A Porto Alegre, c’est la population qui trace les destinées de la ville via « le budget participatif » ou par une co-élaboration du budget de la ville
Pascale Thys, septembre 2001
Cette fiche décrit chaque étape de la mise en place du budget participatif de la ville de Porto Alegre. Elle s’attarde par ailleurs sur l’implication progressive et croissante des citoyens dans la gestion de leur quartier et de leur ville.
Des entretiens de Patrick Sénélart (Habitat et Participation) avec la mairie de Porto Alegre ont été réalisés pour constituer ce retour d’expériences.
Contexte
Porto Alegre, municipalité d’1.300.000 habitants est la capitale du Rio Grande do Sul, l’un des 26 État du Brésil. Sa superficie est de 497km². Au niveau culturel, elle a de forts liens avec l’Argentine et l’Uruguay et est influencée par l’Italie et l’Allemagne.
Chacune des 5505 municipalités ou préfecture du Brésil est une entité politique autonome. Les municipalités, régies par une loi organique municipale, s’occupent des intérêts immédiats de la population. Cette dernière interprète la Constitution de l’État brésilien pour assurer une politique municipale au niveau de la santé, de l’éducation, du budget, etc.
Le gouvernement municipal, l’exécutif, est composé du maire, ou préfet, du vice-maire et des secrétaires administratifs (responsables administratifs). Ces derniers sont nommés par le maire. Le maire et le vice-maire sont élus au scrutin majoritaire, à deux tours dans les villes de plus de 200.000 habitants.
L’exécutif gère, propose, mais est obligé de passer par le vote de la chambre des élus pour des matières comme le budget, les orientations en matière d’impôt, les grands projets d’urbanisme, etc.
Les membres de la chambre des élus, le législatif, sont élus sur des listes distinctes à la proportionnelle via le suffrage universel direct.
Vu le système, le maire et la majorité au sein de la chambre des élus peuvent être de tendances différentes.

CONSIGNE 1 » Recopiez tel quel le passage de l'extrait de page qui va de « Le gouvernement municipal, l’exécutif, est » jusqu'à « de 200.000 habitants. » inclus.
CONSIGNE 2 » D'après l'extrait de page, quelle est la superficie de Porto Alegre ?

DONNÉES FOURNIES »
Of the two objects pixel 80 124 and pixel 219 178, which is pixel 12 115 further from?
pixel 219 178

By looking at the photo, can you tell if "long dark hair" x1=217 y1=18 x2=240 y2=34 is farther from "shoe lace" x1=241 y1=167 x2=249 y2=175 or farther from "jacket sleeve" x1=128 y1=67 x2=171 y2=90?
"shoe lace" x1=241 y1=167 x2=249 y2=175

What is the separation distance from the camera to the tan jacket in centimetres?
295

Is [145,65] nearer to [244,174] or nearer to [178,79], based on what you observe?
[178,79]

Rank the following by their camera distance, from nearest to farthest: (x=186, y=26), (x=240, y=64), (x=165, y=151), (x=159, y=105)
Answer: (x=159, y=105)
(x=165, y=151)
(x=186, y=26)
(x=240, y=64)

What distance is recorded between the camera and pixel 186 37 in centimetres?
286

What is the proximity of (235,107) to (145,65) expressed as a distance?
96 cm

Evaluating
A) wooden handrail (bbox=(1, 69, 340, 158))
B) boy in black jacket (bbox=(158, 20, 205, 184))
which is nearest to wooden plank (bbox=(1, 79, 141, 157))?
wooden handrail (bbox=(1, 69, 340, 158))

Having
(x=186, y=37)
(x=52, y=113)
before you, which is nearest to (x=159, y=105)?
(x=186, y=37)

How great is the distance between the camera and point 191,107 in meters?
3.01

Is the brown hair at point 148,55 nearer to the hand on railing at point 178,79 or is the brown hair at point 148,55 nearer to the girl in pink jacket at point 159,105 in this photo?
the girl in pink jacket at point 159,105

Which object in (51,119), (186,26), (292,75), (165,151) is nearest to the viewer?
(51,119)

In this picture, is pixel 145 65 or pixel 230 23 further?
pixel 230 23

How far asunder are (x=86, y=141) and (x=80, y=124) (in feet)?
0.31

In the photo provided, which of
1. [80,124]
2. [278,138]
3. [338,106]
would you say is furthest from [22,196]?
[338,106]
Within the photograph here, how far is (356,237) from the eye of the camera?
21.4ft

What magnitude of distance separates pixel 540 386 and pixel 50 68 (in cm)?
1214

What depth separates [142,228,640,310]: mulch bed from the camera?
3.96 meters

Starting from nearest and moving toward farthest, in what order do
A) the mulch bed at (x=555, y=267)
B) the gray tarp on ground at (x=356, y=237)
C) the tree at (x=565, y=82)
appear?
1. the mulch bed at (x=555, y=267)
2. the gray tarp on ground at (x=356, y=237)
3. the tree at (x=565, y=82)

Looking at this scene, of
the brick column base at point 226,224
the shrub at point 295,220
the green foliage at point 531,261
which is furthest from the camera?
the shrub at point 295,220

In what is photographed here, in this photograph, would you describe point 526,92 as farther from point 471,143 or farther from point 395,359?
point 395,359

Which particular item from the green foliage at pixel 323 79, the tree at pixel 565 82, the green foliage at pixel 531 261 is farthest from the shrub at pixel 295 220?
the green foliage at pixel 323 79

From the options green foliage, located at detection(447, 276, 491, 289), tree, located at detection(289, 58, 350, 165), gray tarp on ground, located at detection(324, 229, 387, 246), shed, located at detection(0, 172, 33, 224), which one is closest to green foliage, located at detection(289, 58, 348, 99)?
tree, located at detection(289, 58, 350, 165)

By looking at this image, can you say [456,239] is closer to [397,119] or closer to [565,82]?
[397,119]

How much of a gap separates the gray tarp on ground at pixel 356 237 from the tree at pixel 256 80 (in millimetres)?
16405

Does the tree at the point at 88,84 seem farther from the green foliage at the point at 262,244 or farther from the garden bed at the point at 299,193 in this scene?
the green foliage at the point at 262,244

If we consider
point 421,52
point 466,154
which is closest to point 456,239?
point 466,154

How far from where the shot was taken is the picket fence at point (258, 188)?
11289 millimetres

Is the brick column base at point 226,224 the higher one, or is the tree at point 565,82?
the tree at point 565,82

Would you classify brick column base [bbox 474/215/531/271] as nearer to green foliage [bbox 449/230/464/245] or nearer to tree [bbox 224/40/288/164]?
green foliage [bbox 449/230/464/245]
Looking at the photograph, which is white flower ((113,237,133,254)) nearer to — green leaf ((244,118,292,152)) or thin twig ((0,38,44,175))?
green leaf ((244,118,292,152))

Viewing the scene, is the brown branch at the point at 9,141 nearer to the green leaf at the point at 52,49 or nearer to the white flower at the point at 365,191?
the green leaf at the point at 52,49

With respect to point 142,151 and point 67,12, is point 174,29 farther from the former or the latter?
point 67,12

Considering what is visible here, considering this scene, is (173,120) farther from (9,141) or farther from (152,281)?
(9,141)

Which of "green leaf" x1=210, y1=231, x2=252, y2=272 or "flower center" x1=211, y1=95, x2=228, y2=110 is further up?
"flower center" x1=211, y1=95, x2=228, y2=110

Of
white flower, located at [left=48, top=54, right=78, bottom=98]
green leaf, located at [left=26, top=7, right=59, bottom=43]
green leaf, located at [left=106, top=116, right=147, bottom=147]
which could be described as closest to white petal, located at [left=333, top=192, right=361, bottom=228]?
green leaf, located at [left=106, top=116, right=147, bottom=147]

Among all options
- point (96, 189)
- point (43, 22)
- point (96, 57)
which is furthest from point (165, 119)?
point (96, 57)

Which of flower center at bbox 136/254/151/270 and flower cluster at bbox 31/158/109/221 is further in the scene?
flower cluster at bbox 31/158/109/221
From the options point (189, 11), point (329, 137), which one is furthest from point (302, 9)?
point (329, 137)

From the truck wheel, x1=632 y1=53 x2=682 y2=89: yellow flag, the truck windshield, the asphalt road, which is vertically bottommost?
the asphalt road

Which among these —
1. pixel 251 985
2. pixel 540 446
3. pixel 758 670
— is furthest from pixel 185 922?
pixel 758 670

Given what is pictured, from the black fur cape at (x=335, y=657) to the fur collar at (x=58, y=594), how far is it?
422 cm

RÉPONSE COMPLÈTE 1 »
Le gouvernement municipal, l’exécutif, est composé du maire, ou préfet, du vice-maire et des secrétaires administratifs (responsables administratifs). Ces derniers sont nommés par le maire. Le maire et le vice-maire sont élus au scrutin majoritaire, à deux tours dans les villes de plus de 200.000 habitants.

RÉPONSE COMPLÈTE 2 » La superficie de Porto Alegre est de 497 km².